Read biographies together about famous failures like Thomas Edison and Albert Einstein. Talk about and explore biographies about the character traits that help people overcome the roadblocks in their lives, perseverance, of course, but also self reflection and evaluation, persistence, faith, hope, courage, and delayed gratification. You would want to nip this behavior now. He will have to learn this lesson and it is better that he learn it now. Regards,
Dear Mrs. Web
Dear Mrs. Web,
My mother-in-law told me today that she did not receive thank you notes from our children for Christmas gifts. The children called her specifically to thank her for the gifts. All of them talked to her and thanked her. She seems to be expecting a card from each of them. The kids are reluctant to write her, they keep saying, they already thanked her. What do I do?
Very Thankful
Dear Very Thankful,
Purchase attractive note cards for each of them, sit them down, and teach them to write a thank-you. There is no substitute for a written note.
This is a skill they need to learn. It shows they took the time to be thoughtful, and is a hallmark of good manners. Each year I include a pack of note cards under the tree for each child.
Regards,
Dear Mrs. Web
Dear Mrs. Web,
You often recommend professional counseling. How do I find a good counselor?

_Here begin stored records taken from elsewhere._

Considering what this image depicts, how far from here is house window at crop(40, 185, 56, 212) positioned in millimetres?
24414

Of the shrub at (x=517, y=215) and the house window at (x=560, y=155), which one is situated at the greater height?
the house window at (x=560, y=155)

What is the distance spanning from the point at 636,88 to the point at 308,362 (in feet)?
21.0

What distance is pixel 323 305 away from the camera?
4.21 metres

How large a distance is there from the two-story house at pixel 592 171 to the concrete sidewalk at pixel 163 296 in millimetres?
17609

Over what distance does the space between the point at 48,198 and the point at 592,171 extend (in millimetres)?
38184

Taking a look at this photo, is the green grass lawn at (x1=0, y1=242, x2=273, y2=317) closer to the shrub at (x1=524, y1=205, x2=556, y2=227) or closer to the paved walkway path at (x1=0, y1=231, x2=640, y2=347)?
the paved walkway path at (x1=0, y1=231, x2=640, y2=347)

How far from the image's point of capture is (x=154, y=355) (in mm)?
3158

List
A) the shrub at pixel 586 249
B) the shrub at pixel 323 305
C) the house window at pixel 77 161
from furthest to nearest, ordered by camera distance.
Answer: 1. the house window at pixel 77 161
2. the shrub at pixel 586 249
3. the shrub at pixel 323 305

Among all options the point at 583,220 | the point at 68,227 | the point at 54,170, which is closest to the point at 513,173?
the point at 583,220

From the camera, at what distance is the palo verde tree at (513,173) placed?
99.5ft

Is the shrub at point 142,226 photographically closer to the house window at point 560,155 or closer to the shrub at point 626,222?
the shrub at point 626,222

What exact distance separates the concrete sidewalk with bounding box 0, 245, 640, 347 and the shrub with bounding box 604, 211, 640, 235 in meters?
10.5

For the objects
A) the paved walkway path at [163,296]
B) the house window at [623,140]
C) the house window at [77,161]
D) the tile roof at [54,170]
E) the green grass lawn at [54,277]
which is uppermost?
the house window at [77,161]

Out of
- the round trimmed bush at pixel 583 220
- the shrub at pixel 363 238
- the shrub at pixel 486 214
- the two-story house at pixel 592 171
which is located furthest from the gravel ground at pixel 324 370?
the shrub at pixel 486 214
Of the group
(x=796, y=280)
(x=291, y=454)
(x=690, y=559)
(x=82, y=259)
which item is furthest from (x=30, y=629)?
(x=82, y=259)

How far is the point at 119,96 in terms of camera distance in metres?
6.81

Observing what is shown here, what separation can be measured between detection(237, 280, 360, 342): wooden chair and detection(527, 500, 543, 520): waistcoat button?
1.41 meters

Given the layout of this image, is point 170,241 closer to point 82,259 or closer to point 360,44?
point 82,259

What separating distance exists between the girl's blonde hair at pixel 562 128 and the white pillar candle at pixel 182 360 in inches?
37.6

At my website, http://www.dearmrsweb.com I have a handy overview called Choosing a Therapist. There you will find details about therapists, counselors, psychologists, psychiatrists and their training and values.
There are many therapists whose beliefs, lifestyles, or practices are questionable. I find many do not support traditional values or beliefs. However, there are times, particularly in marriage counseling, where a skilled, supportive therapist can make all the difference. There are also times where skilled counselors can help a broken family, a difficult child, or a number of other issues.